この記事ではヘアカラーについて大切なことをまとめます!


ヘアカラーで大切なことその1)人気のヘアカラー

アッシュ・ピンク・そして暗髪が人気♡

暗い髪の毛がはやってきています。

石原さとみさんみたいな暗い髪色がやっぱり人気です。

そして、韓国人風カラーの人気も見逃せないところです。

外国人風カラーも人気ですが、やっぱり日本人にはこのような暗い髪の毛が似合うのではないでしょうか??

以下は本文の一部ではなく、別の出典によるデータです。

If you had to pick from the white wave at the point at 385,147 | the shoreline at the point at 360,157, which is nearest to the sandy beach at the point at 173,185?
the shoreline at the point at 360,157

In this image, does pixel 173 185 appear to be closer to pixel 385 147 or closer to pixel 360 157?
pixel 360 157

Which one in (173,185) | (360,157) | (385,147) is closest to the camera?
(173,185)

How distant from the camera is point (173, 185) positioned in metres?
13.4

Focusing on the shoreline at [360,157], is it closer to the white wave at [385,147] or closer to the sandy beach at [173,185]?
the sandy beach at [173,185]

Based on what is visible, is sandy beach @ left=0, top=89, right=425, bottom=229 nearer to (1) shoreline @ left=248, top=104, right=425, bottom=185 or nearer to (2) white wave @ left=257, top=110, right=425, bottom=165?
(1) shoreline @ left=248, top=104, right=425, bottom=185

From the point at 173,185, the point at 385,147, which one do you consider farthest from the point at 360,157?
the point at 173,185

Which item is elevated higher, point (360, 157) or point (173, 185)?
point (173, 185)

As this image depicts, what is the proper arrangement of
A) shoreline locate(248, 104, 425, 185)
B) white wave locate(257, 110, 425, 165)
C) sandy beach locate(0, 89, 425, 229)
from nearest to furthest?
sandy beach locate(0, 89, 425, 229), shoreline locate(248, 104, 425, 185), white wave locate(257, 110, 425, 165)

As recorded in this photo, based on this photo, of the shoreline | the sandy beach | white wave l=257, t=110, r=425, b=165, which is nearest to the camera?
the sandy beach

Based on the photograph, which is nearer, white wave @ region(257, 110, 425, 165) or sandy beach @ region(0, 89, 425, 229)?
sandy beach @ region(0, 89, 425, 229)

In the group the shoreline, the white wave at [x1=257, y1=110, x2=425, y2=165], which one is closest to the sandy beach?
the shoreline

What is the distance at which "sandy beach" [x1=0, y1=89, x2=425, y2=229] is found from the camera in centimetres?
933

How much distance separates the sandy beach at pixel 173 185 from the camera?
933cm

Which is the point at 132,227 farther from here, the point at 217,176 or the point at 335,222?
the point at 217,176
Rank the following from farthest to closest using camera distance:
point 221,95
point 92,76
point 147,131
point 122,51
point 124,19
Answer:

韓国人風の外国人カラーがアジア人には一番似合います。

このようなカラーがおススメです。

純粋に日本人の髪の毛を考えたときに黒髪が生えてくるので、

黒髪が伸びてきたときに目立たないように見える暗髪は、

夏のハイトーンカラーで傷んだ髪の毛に艶ときらめきを取り戻すのにも大切で効果的です。

この秋冬は髪の毛のカラーを暗めに収めこむのが人気なので、

ダメージをケアするトリートメントも一緒にしたりして髪の毛に艶を取り戻しましょう。

艶髪は髪の毛だけでなく表情も美しく見せます。


ヘアカラーで大切なことその2)アッシュ、ピンクベージュのヘアカラー見本

アッシュのヘアカラー

アッシュはどの時代も人気のカラーです。

特に秋になると栗色のような艶感のマロンアッシュが人気になります。

日本人は赤身の強いカラーのお客様が多いのでこのように少し栗色感を出すために

レシピとしては

アッシュカラーに赤みをなくすマットやほんのりグリーンを利かすのがポイントになります。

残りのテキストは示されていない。